知っているはずの場所なのになぜかなかなか辿りつけなかったのだ。
店に入るとみんなカウンターの中でがやがややってる。待ってるのに来られないからもう飲んじゃいましたよ。彼女のほっぺはほんのりピンク色で、舌は妙に回っていない。ホンロサッキマデマッテランデスヨ。それがまた可愛い。
ごめんなさいね、会費は前金でいただくようになってるんですよ。それじゃあ大きいの一枚でおねがいしますね。POTERのかばんを開ける。あれ、財布がないよ。もしかして、忘れてきちゃったかな。鞄の底の1000円札をさらっても2枚くらいなもんだ。どしたらいいかな、と困った顔で尋ねてみる。

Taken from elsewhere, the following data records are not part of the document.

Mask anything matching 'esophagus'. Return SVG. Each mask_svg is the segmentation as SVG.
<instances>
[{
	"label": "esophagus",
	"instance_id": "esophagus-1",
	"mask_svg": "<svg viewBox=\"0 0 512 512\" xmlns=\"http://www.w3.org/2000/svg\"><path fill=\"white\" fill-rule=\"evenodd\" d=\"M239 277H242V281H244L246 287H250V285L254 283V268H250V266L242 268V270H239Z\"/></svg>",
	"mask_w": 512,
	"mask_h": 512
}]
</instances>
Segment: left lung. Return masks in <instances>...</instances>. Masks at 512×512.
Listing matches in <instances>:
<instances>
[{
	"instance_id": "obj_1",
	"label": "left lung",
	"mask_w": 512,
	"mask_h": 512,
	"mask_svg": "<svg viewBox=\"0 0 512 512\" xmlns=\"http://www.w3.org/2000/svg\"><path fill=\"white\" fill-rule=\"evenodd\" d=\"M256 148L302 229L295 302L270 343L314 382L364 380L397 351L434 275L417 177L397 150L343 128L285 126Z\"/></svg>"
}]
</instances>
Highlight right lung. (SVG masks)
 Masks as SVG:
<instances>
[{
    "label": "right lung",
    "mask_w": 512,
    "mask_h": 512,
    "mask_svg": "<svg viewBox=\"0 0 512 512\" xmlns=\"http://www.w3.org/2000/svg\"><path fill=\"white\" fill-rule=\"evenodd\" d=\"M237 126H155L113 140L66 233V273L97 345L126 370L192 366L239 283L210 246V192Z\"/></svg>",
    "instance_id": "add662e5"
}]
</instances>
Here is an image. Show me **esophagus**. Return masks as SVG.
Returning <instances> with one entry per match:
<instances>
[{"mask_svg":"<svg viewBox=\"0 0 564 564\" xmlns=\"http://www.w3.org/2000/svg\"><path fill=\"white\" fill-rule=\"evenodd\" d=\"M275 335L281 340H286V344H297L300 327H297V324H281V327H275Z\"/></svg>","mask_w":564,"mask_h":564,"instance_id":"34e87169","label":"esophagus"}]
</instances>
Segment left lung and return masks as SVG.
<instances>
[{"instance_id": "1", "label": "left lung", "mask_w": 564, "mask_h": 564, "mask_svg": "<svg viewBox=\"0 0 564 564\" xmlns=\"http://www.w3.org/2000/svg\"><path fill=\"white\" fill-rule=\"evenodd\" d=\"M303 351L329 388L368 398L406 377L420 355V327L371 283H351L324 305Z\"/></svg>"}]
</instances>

急に彼女の顔が真っ青になり、部屋の照明が落ちる。最初っからその気なんてなかったのね、ずっと待っててやっと会えたっていうのに、最初っからあなたの中にはなにもなかったのね。なんにも、なんにも。もうなにも見えない、なにも聴こえない。彼女の声が、鼓膜の内側の圧を上げ、おれは耐え切れなくなって耳を抑えて、その場にうずくまる。
気が付くと、店は跡形も無い。
何もない瓦礫の山のまんなかあたり、彼女が頬を赤らめていた場所には丸い石が2つ重ねられ、その上に御札のようなものが貼られており、半分くらいはちぎれかけているのが見える。周りには倒れた鳥居の煤けた赤ものぞいている。
あゝそういえば此処は昔、狸とか狐とか、そんなものが祀られてた場所だったよなあ。しょんべん引っ掛けちゃダメだって言われて、みんなで笑いながら鳥居におしっこしたよなあ。
おれの股間にもなぜか重量感があり、見ると長い尻尾のようなものが生えている。これは腫れたちんちんじゃないよねえとうそぶいってみる。あゝ、それにしても、おれは誰に向かって話してるんだろうねえ。長い約束をやっと果たすはずだったのにねえ。やっと辿り着いたのにねえ。ほんとに台無しにしたかったわけじゃないんだよ。ごめんね、ほんとにごめん。此処に来るまで何十年もあくせくあっちで生きてきたんだよ。おれは、丸い石に封じ込められた彼女の魂にそっと呟く。
風が揺れる。遠くでチラチラと揺れているのはあれは野火ではない、きっと鬼火だ。もう春はそこまで来ているっていうのにね。涙はそして停まることを知らぬかのように溢れた。でもきっと会えると思うよ。
「pirokichi劇場その⑤」(pirokichiさんの素敵な写真をいつも勝手に借りてます^^)
【追記】ご近所で開業しているDrが51歳の若さで逝去された。突然の事だった。本人にもその気なんぞさらさらなかったのだと思うと余計にいたたまれなくなる。生きるということはどういうことなのか、また考えるようになった。でもみんな行き着く場所は同じなのだから、今の速度をせめて維持するくらいしか思いつかない。哀しいのでなない。ふっと空の蒼が透けて見えるだけだ。その向こうになにがあるのか、笑いながら季節は足を早めてゆく。